Dr, Howell, who is chairman emeritus of the University of Miami Miller School of Medicine’s Department of Pediatrics, was recognized with the 2019 ISNS/PerkinElmer Robert Guthrie Award at the fourth ISNS Middle East-North Africa Regional Meeting, “Introducing and Expanding Newborn Screening in the MENA Region,” in Limassol, Cyprus, March 8-11.
“I was very honored to receive this award from the international society devoted exclusively to newborn screening,” said Dr. Howell. “This award is named in honor of Robert Guthrie, an American clinician-scientist who developed the technique more than 50 years ago that permits newborn screening as we perform it today.”
Dr. Howell, who served as ISNS president from 2016 to 2019, also moderated one of the sessions at the regional conference in Cyprus.
“This is impressive international recognition for Dr. Howell’s work to disseminate newborn screening and save babies with rare diseases,” said Judy Schaechter, M.D., M.B.A., the George E. Batchelor Endowed Chair in Child Health, chair of the Department of Pediatrics, and chief of service at Holtz Children's Hospital, Jackson Health System.
Board certified in pediatrics and in human biochemical genetics, Dr.
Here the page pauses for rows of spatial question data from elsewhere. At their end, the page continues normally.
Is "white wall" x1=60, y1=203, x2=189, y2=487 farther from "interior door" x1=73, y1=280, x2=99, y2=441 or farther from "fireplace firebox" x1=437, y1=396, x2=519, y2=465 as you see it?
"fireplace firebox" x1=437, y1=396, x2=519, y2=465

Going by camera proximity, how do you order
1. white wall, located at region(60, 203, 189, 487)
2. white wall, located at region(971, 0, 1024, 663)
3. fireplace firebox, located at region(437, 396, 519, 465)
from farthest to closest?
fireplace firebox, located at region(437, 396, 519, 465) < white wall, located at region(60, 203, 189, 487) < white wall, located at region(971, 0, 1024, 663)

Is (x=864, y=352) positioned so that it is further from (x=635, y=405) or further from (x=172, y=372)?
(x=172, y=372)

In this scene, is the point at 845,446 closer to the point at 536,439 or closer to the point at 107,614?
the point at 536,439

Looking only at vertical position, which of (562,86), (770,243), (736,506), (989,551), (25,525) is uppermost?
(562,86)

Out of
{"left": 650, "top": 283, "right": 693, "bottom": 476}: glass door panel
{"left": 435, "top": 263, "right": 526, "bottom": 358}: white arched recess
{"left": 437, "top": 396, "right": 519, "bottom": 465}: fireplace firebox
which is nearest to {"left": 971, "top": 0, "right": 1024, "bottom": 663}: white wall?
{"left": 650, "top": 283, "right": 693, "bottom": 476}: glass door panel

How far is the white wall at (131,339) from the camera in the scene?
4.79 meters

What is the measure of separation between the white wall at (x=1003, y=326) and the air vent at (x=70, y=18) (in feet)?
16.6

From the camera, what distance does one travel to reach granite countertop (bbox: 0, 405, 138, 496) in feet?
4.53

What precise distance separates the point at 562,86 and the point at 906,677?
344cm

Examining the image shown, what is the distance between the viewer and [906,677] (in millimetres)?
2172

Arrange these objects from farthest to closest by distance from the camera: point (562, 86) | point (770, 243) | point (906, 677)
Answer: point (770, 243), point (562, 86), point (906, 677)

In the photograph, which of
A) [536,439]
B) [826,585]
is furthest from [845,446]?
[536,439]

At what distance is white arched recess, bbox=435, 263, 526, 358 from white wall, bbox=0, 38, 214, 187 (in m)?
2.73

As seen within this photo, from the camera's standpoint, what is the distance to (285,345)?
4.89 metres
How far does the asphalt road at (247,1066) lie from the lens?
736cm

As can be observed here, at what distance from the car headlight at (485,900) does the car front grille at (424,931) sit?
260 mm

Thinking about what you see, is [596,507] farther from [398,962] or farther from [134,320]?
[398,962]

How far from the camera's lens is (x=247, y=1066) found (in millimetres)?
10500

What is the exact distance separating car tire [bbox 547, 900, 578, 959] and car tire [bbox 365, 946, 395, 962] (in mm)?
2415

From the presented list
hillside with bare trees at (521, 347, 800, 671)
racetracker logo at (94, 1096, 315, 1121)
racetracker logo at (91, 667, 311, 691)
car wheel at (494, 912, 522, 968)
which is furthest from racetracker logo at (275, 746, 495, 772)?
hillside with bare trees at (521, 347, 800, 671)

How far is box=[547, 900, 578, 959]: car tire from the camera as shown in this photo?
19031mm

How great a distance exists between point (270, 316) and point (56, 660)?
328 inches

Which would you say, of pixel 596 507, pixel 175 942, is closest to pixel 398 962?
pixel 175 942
Howell joined the Miller School of Medicine in 1989, and served as chair until 2003. Throughout his career, Dr. Howell has been deeply committed to the welfare of children. He played a key role in developing a uniform panel of newborn screening tests for genetic or functional conditions – a key public health accomplishment – and co-authored more than 150 research papers dealing with genetic and metabolic diseases.
Dr. Howell served as senior advisor to the director at the Eunice Kennedy Shriver National Institute of Child Health and Human Development (2004-2011), and was the founding chair of the U.S. Department of Health and Human Services Secretary’s Advisory Committee on Heritable Disorders in Newborns and Children.
ISNS is recognized worldwide for its contributions to the detection of neonatal conditions and the prevention of their adverse outcomes through excellence in neonatal screening. Its mission is to enhance the quality of neonatal screening and medical services for neonatal and infant sicknesses and disorders, worldwide. ISNS has around 470 members in more than 70 countries.